Mustafoski's final contention is that he should have been
able to cross-examine Anaruk concerning an incident in which Anaruk
allegedly drank bootleg alcohol with some people, then later
informed the police that these people had engaged in the illegal
sale of alcohol. Judge Wood ruled that, because the incident in
question occurred after Anaruk's purchase of cocaine from
Mustafoski, Anaruk's conduct during this incident was a collateral
matter and not particularly relevant to the issues at Mustafoski's
trial.
Questions pertaining solely to a witness's general
credibility are usually deemed collateral. Jackson v. State, 695
P.2d 227, 230 (Alaska App. 1985). In general, a party cannot cross-
examine a witness on collateral matters to show that the witness is
an immoral person and thus unworthy of belief. See Sheakley v.
State, 644 P.2d 864, 872 (Alaska App. 1982) (citing United States
v. Lester, 248 F.2d 329, 334 (2nd Cir. 1957)). Further, a trial
judge has considerable discretion to limit cross-examination aimed
solely at attacking a witness's general credibility. See Evans v.
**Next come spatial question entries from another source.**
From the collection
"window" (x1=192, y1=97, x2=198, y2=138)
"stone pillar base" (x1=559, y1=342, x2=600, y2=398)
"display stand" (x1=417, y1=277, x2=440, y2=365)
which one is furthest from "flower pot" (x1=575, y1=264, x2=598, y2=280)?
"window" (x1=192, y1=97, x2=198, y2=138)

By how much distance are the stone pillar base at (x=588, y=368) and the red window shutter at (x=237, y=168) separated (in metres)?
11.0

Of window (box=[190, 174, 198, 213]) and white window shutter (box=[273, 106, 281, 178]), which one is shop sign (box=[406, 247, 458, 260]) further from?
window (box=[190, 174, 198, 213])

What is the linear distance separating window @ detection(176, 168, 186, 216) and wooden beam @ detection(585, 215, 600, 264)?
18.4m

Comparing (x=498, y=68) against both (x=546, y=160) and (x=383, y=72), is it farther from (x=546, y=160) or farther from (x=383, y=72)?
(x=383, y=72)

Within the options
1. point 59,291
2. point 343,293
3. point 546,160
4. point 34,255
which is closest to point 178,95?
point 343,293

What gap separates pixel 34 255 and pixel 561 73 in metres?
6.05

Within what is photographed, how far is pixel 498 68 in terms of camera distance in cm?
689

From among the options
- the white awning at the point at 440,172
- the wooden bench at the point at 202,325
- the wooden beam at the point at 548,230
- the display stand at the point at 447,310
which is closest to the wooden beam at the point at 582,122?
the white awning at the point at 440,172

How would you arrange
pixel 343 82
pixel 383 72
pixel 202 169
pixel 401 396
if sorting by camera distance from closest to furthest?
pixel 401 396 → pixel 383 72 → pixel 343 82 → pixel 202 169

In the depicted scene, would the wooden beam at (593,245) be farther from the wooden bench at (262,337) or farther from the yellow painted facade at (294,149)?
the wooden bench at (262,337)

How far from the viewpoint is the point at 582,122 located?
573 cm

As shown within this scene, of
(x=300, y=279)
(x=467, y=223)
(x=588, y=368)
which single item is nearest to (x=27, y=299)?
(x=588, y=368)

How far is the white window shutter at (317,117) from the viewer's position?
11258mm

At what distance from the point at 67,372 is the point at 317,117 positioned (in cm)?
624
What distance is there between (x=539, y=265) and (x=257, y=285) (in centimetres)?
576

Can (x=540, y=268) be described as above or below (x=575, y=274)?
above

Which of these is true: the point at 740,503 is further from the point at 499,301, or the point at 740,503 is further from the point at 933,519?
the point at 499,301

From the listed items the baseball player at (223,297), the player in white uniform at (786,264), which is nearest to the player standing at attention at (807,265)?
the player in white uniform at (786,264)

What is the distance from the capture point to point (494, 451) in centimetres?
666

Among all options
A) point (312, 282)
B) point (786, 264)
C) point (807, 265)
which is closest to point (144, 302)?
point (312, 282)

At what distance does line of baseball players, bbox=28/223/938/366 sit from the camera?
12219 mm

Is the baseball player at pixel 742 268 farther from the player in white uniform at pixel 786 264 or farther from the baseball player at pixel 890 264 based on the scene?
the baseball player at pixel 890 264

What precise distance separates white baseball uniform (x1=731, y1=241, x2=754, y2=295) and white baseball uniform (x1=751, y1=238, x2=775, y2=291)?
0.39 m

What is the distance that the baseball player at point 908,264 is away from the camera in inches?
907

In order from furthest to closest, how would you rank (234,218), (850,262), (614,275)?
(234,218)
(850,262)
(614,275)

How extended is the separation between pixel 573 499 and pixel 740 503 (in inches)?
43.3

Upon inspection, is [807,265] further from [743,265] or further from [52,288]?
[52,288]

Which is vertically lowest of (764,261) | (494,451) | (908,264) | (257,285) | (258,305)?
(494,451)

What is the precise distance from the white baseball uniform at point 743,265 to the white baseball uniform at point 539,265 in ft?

State, 550 P.2d 830, 837 (Alaska 1976).
The only apparent relevance of Mustafoski's proposed
cross-examination was to portray Anaruk as a police informant who
had little conscience someone who would party with bootleggers
and then bust them. We conclude that Judge Wood did not abuse his
discretion when he ruled that evidence of this incident lacked
sufficient relevance to be admitted.
Conclusion
The judgement of the superior court is AFFIRMED.